それにその手に持っている本はもしかして・・・?」
「あっ、ううんこれはまだナイショ♪」
更に後ろでは大柄な男性が2組の男女をほほえましく見ている。
すると、モニターが移り、一人の男性が姿を現す。
「今日は集まっていただき申し訳ない。
そして、正義の味方を請け負ってくれ、感謝を述べさせて貰おう。」
男性の言葉に5人はお互いを顔を合わせる。
「これから君達の為に作成したヒーロースーツを配布させていただく。
通常は腕時計の状態になっていて、変身するときに、指定のセリフとポーズを決めると、装着される仕組みになっている。

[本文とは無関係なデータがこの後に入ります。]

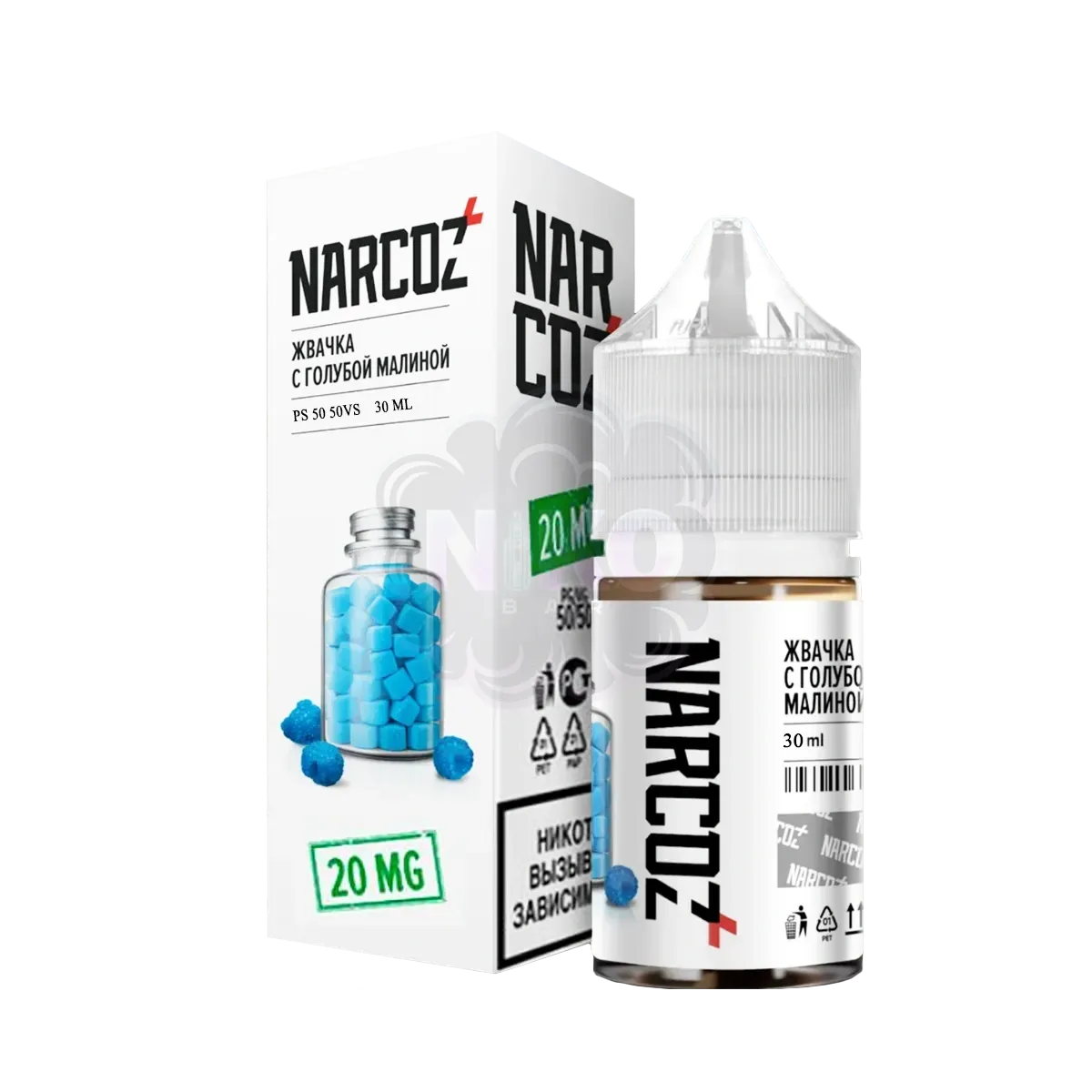 Narcoz Salt - Жвачка с Голубой Малиной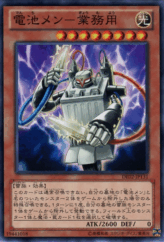 This is an image for the product Batteryman Industrial Strength that has a rarity of Common in the Duelist Edition Volume 2 with a card code of DE02-JP131 that is available on the TEKKX Product website.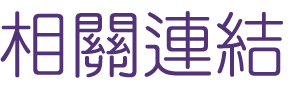 關鍵字行銷-找網站行銷-找關鍵字行銷 關鍵字行銷-找網站行銷-找關鍵字行銷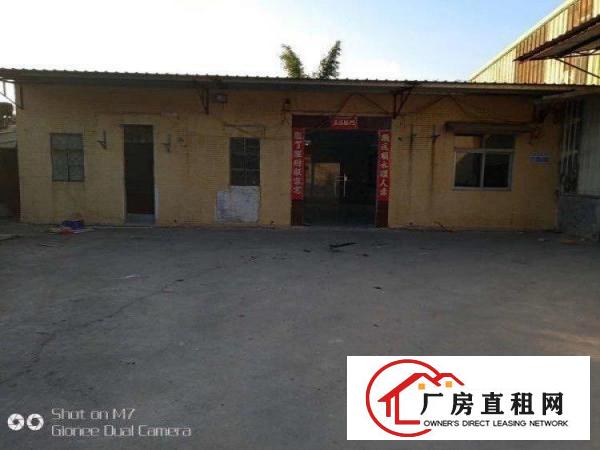 
		横沥镇村尾村独门独院厂房厂房1000平米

」
すると、5人の男女の目の前の床がせりあがり、腕時計の乗った台座が現れる。
「お互いの呼び方もその腕時計の色に合わせて統一して貰いたい。良いかな?」
渡された腕時計はそれぞれ、、
チノパンの男性は赤色
青いジャケットの男性は青色
大柄な男性は黄色
タンクトップの少女はピンク
ワンピースの少女は白色
「えっと、俺はレッド・・・ていう事か?」
「となると、俺はブルーか。」
「私はイエローと言う事ですね。」
「ボクはピンクだね。」
「私わたくしはホワイトですか。」
5人がそれぞれ腕時計をはめ、自分達の呼称を確認しあうと、モニターの中の男性はしきりに頷いている。
「それで良い。
これから困難な事や、大変なことが怒るだろうが、5人力を合わせて頑張って貰いたい。」
「「「「「はいっ」」」」」
「では明日に、君達の司令を行う男性を紹介するので、また来て欲しい。
来る時は腕時計を今日入ってきた場所にかざせばここにこれる仕組みになっている。
それでは、ヒーロー達よ、この世界は君たちの肩にかかっている。
くれぐれも怪我をしないように気をつけつつ、頑張ってくれたまえ!!」
「「「「「はいっ」」」」」
こうして、東京都狛江市を守るヒーローが誕生したのである。